Social media facilitates widespread dissemination of information and assists in the market discounting all publicly available information. The result is that the upward drift due to dividends dominates in the longer-term and bear markets can only occur due to a black swan that is not discounted.
This is what I wrote in Twitter yesterday:
If you have discovered a fundamental economic reason for the market to fall, keep quiet, listen to me carefully, keep quiet. If you start making noise in articles, blogs and social media, the only thing you will accomplish is a discounting by market forces. Get it now? $SPX $SPX
— Michael Harris 📈 (@mikeharrisNY) March 3, 2018
I wrote that after finally blocking a financial website that has written an incredible number of bearish articles about the stock market since 2010 and each and every time proven wrong. Actually, due to the large audience they have contributed to a discounting of each and every potential cause of a bear market they have ever published, including technical and fundamental factors.
This happens because the market is an efficient discounting mechanism. If some people think the market will fall in a month or so and go short now in a hurry, others may think it will continue rising and unless the timing of the short positions is nearly exact, they end up getting squeezed out and this creates more upward pressure. Similarly, if many people think the market will rally, they cause prices to overextend, as it happened earlier this year, and arbitrageurs come in and cause mean-reversion. In the long run, these random actions amount to a zero-sum game before friction along an uptrend and the markets rises due to a strong bias caused by earnings growth and dividends.

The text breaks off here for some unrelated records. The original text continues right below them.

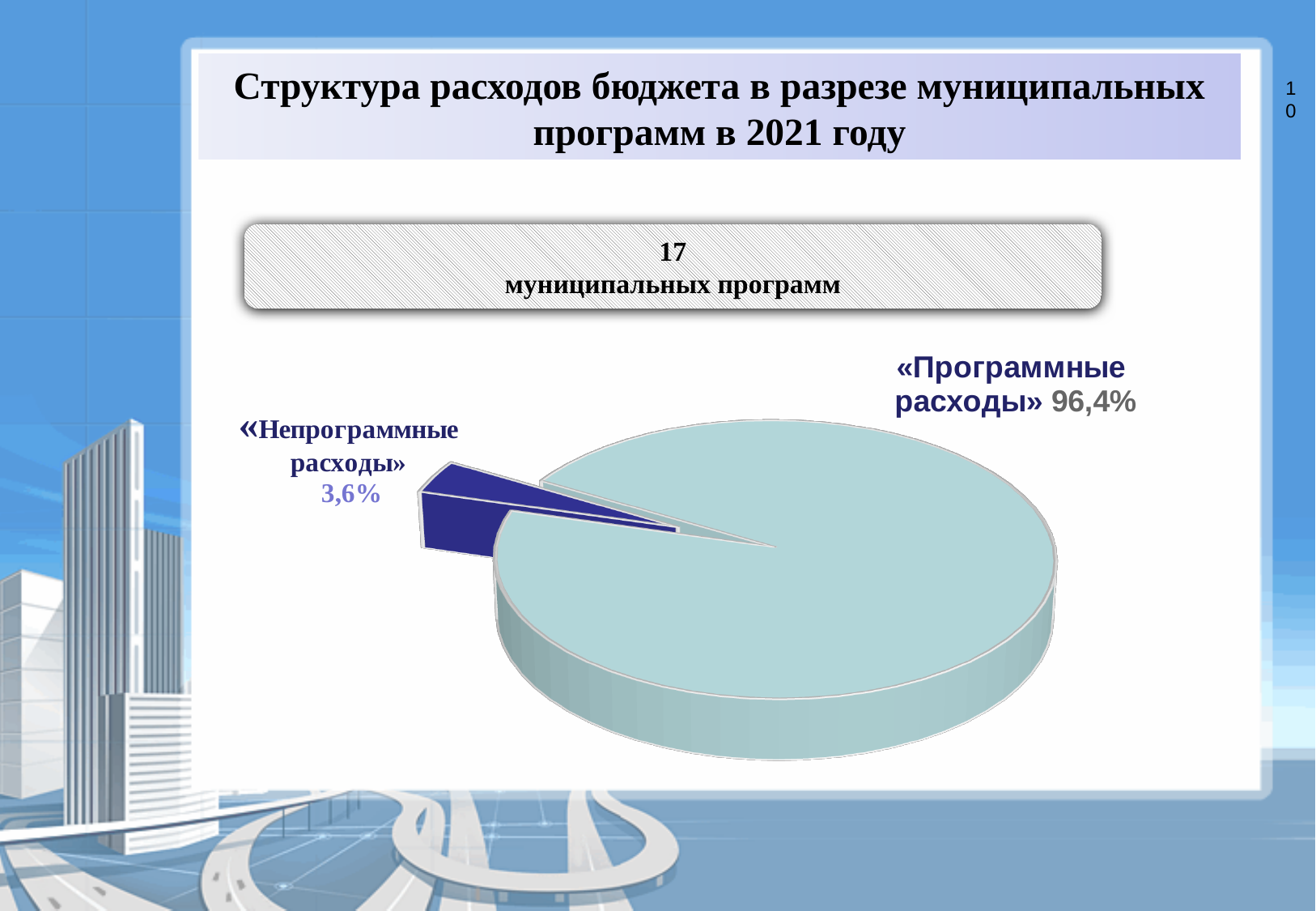
How many slices does the pie chart have? 2 Which is larger: the share of «Программные расходы» or the share of «Непрограммные расходы»? «Программные расходы» What kind of chart is shown on the slide? pie chart Which slice of the pie is the largest? «Программные расходы» What is the difference in percentage points between «Программные расходы» and «Непрограммные расходы»? 92,8 What is the total of the two pie slices? 100% Which slice of the pie is the smallest? «Непрограммные расходы» What is the title of the slide containing the pie chart? Структура расходов бюджета в разрезе муниципальных программ в 2021 году What share of the pie is labelled «Непрограммные расходы»? 3,6% How many municipal programmes are stated in the box above the pie chart? 17 What share of the pie is labelled «Программные расходы»? 96,4%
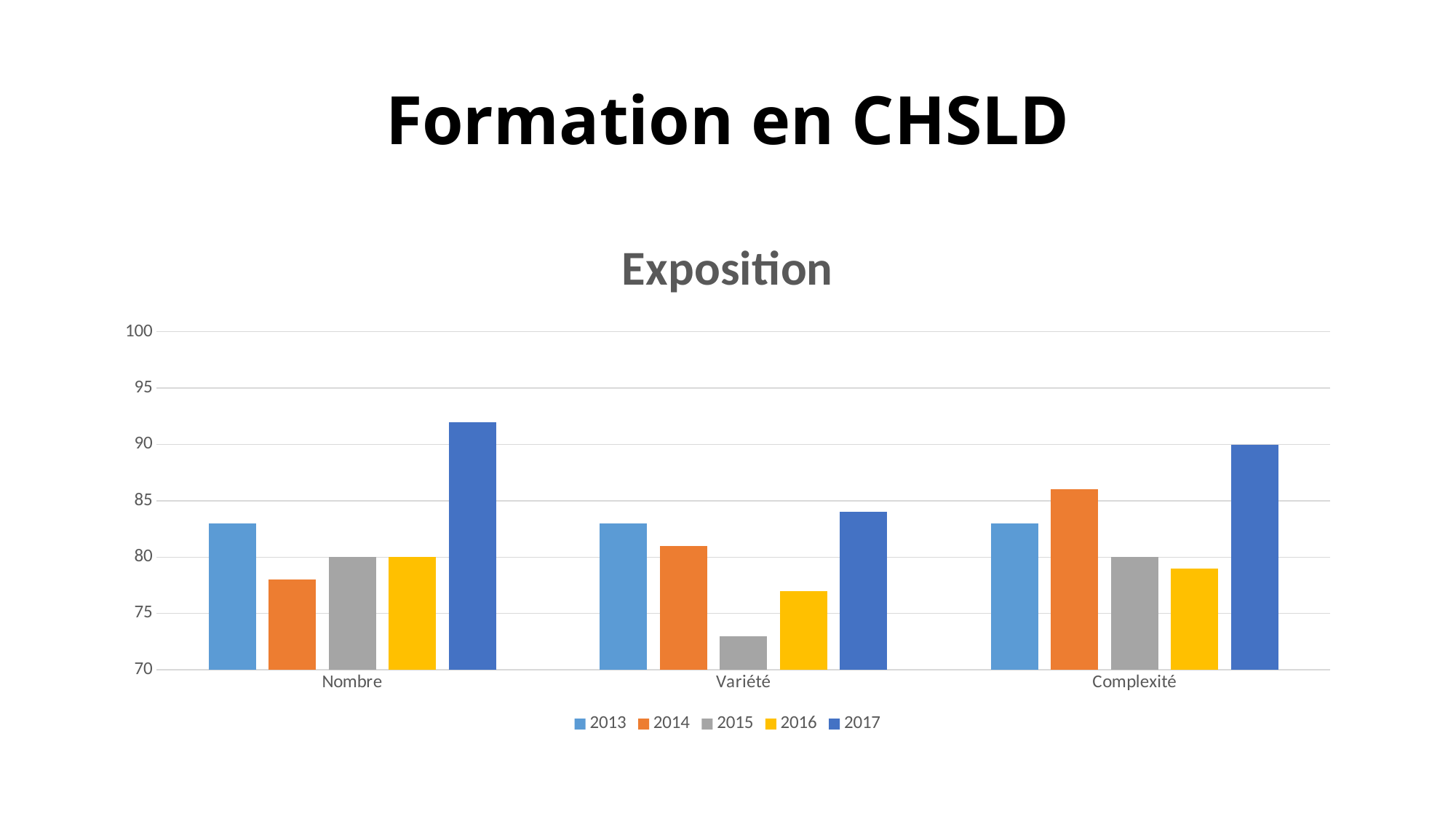
What is the title of the chart? Exposition What is the value for 2015 in the Nombre category? 80 How many series does the legend list? 5 What type of chart is shown on the slide? bar chart How many categories are shown on the x axis? 3 Which series has the highest value in the Nombre category? 2017 Is the value for 2017 in the Nombre category greater or less than 90? greater Which series has the lowest value in the Variété category? 2015 What is the value for 2015 in the Complexité category? 80 Is the value for 2015 in the Variété category greater or less than 75? less What is the value for 2017 in the Complexité category? 90 Which is larger in the Complexité category, the value for 2014 or the value for 2013? 2014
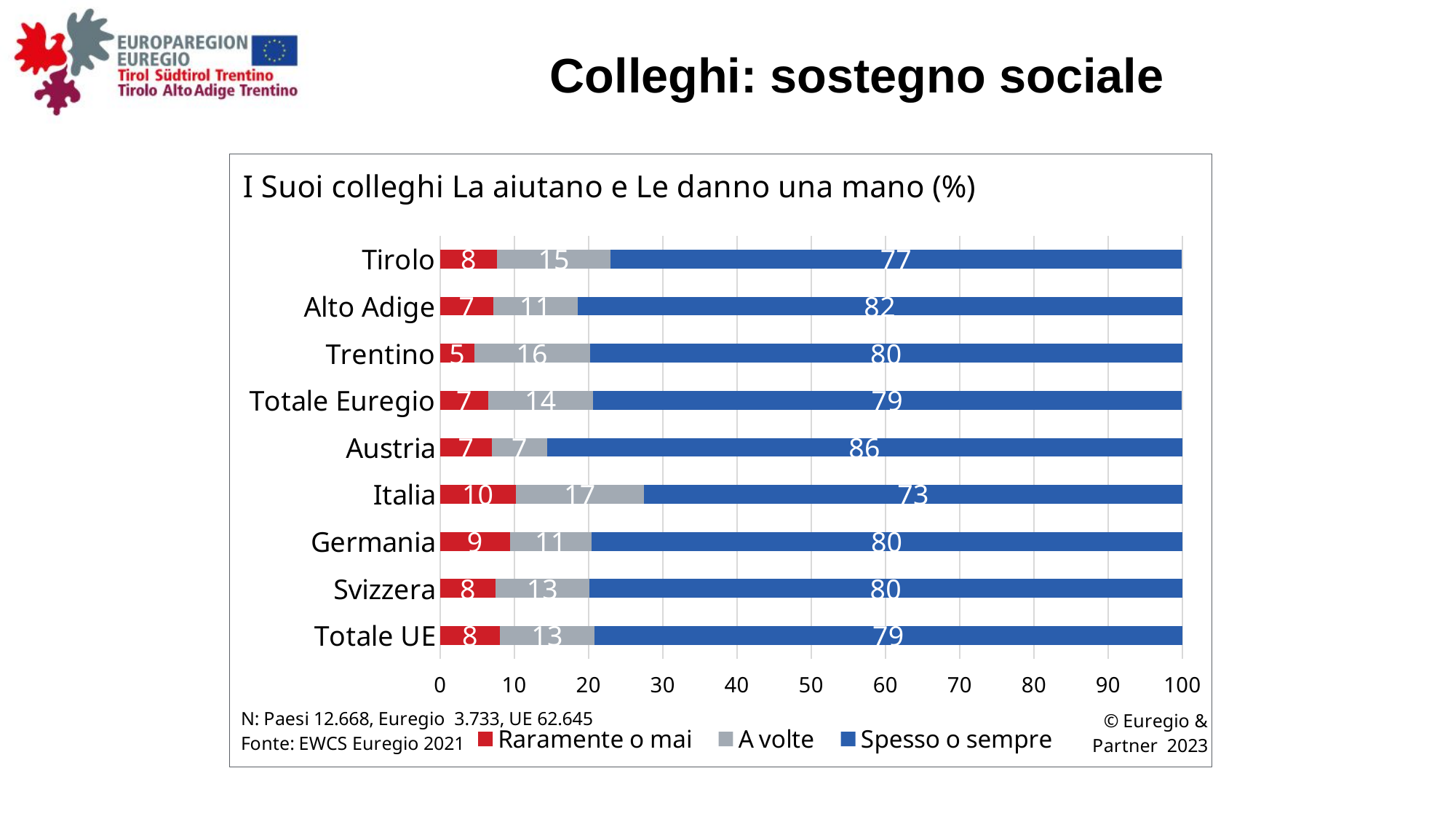
What is the difference between the "Spesso o sempre" values for Alto Adige and Tirolo? 5 Which category has the lowest value for "Spesso o sempre"? Italia Which category has the lowest value for "Raramente o mai"? Trentino How many categories are shown on the chart? 9 What is the value of "Spesso o sempre" for Austria? 86 What is the value of "A volte" for Trentino? 16 Which is larger, the "A volte" value for Italia or for Germania? Italia How many series does the legend list? 3 What is the total of the stacked bar for Totale Euregio? 100 Which category has the highest value for "Spesso o sempre"? Austria What kind of chart is shown on the slide? Stacked bar chart What is the value of "Raramente o mai" for Italia? 10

In a recent article I showed that dividend reinvestment is responsible for more than 40% of annualized return of SPY ETF since inception. Here is the chart:
The dividend reinvestment is the most powerful driver of stock market uptrend. This is the upward drift that remains in place after all random actions of investors and traders wash out in the zero-sum game facilitated by the market discounting mechanism. Of course, some traders and investors are better than others and some even consistently so, but the expectation (mean) of the game before dividends are taken into account is zero. In other words, if companies would stop paying dividends, stock market investing would become similar to futures trading where the expectation (mean of distribution of counter-party returns) is zero before friction by virtue of the mechanics of the market.
If someone believes there is a fundamental or technical reason for the market to rise or fall it is silly to disclose it in financial media or in one of those social investing sites. The ultimate contribution of these websites, even if unintentional, is to make sure that inflows to passive investing funds keep coming by discounting every possible information that could lead to a bear market. Of course, they were not successful in the 2008 financial crisis because this was due to a black swan and they will fail in the next one too but in the meantime, the ultimate beneficiaries are the passive funds and “do nothing” managers with high salaries and not the short-term or positions traders in the stock market, as a group, because as already mentioned that is a zero-sum game before friction (commission, slippage, taxes, etc.).